*** Material provided ***

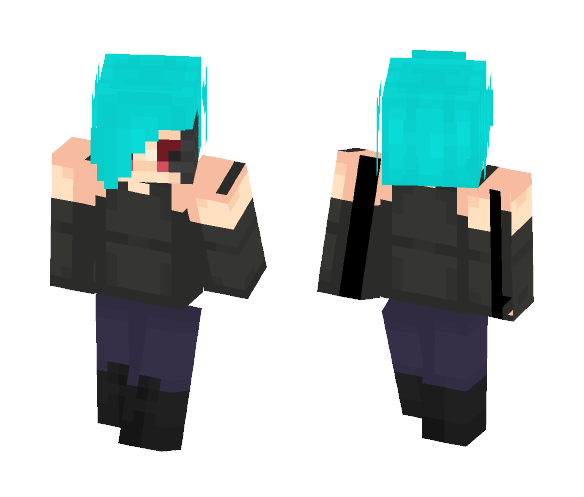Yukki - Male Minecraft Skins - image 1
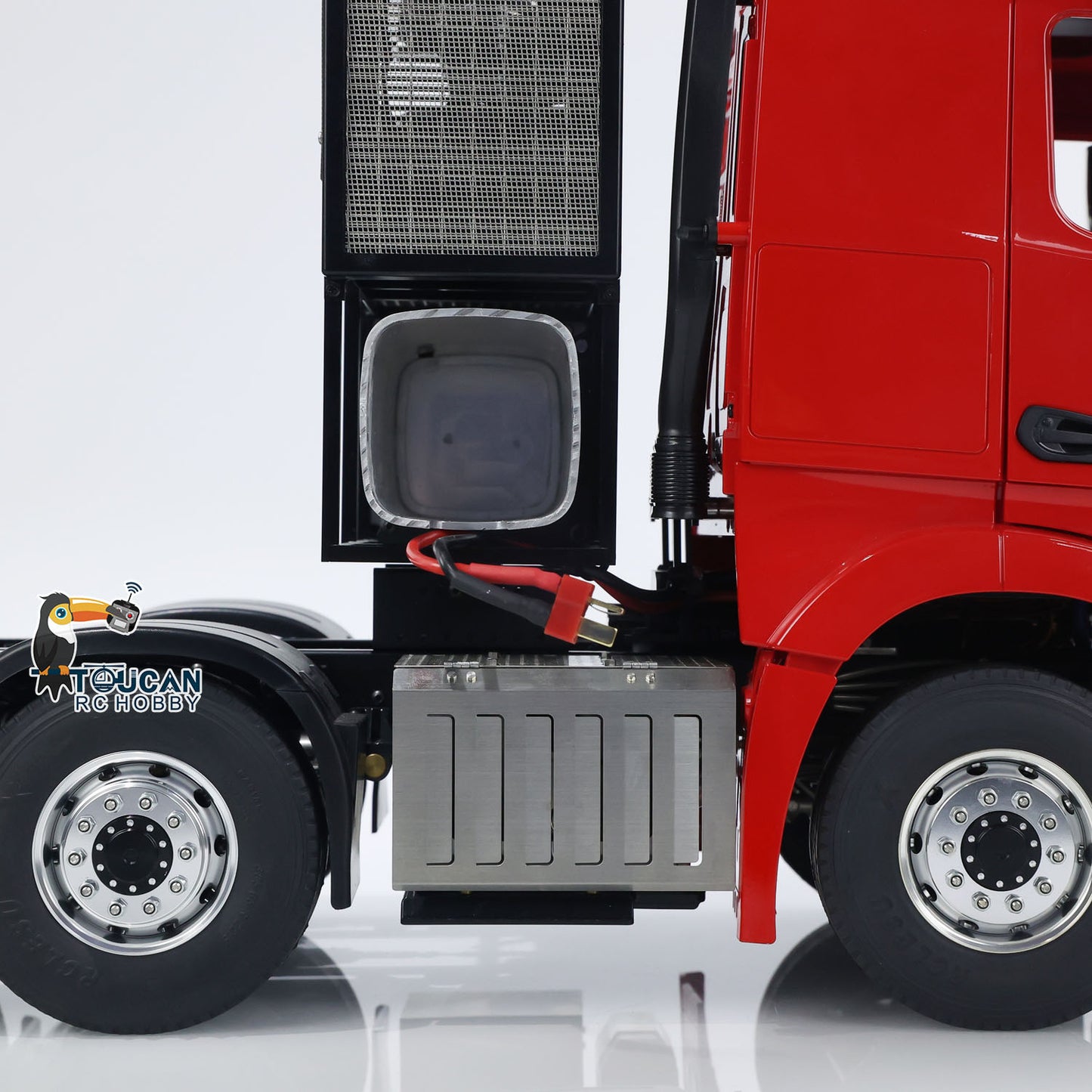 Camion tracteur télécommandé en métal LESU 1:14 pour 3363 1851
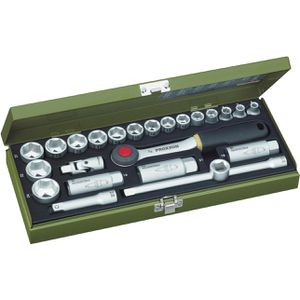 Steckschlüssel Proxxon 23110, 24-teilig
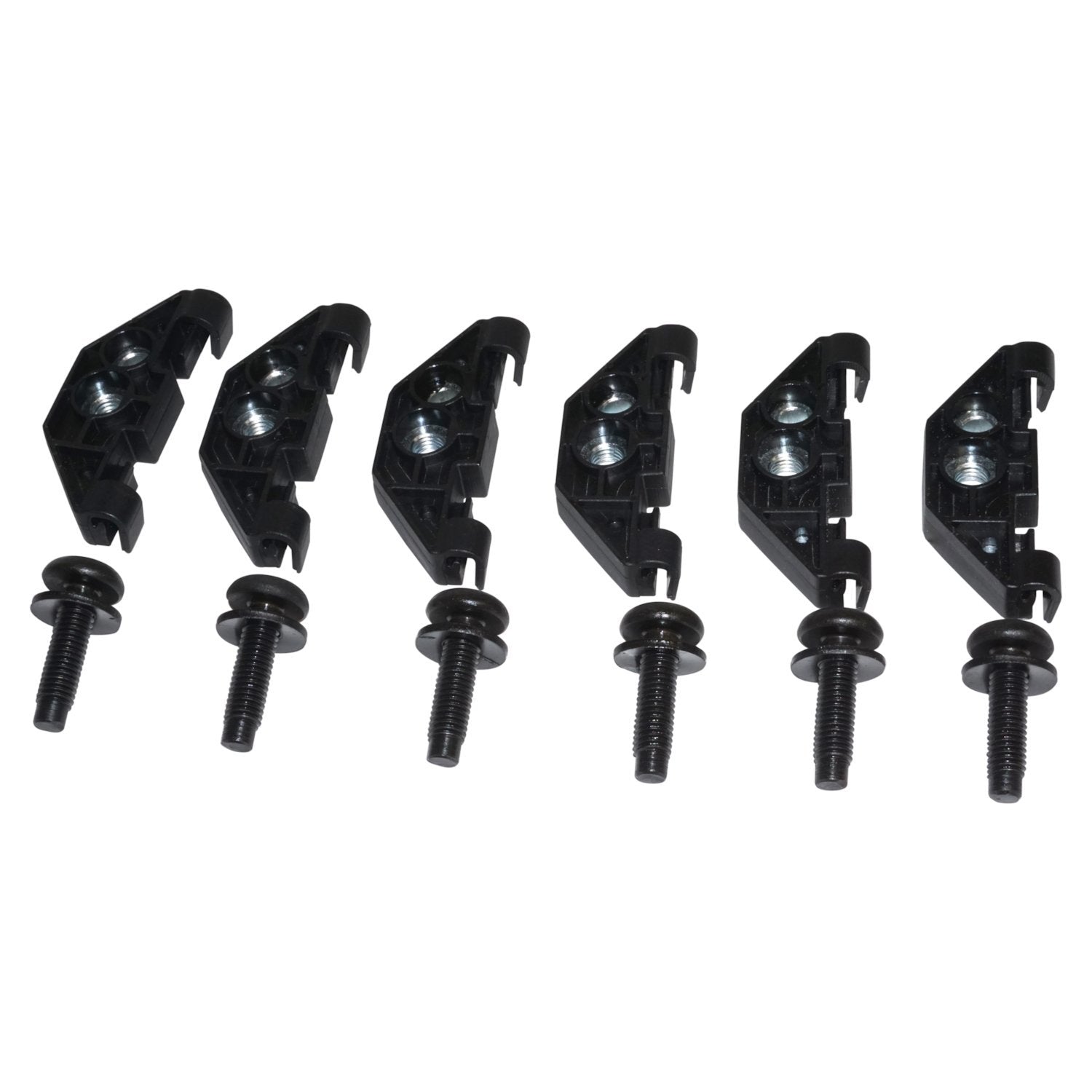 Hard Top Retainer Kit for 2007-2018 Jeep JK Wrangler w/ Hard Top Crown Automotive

*** End of Material provided ***

# Exercise brief:
Leave the pictures out and output the rest of the data word for word.

# Response:
Yukki - Male Minecraft Skins - image 1
 Camion tracteur télécommandé en métal LESU 1:14 pour 3363 1851
 Steckschlüssel Proxxon 23110, 24-teilig
 Hard Top Retainer Kit for 2007-2018 Jeep JK Wrangler w/ Hard Top Crown Automotive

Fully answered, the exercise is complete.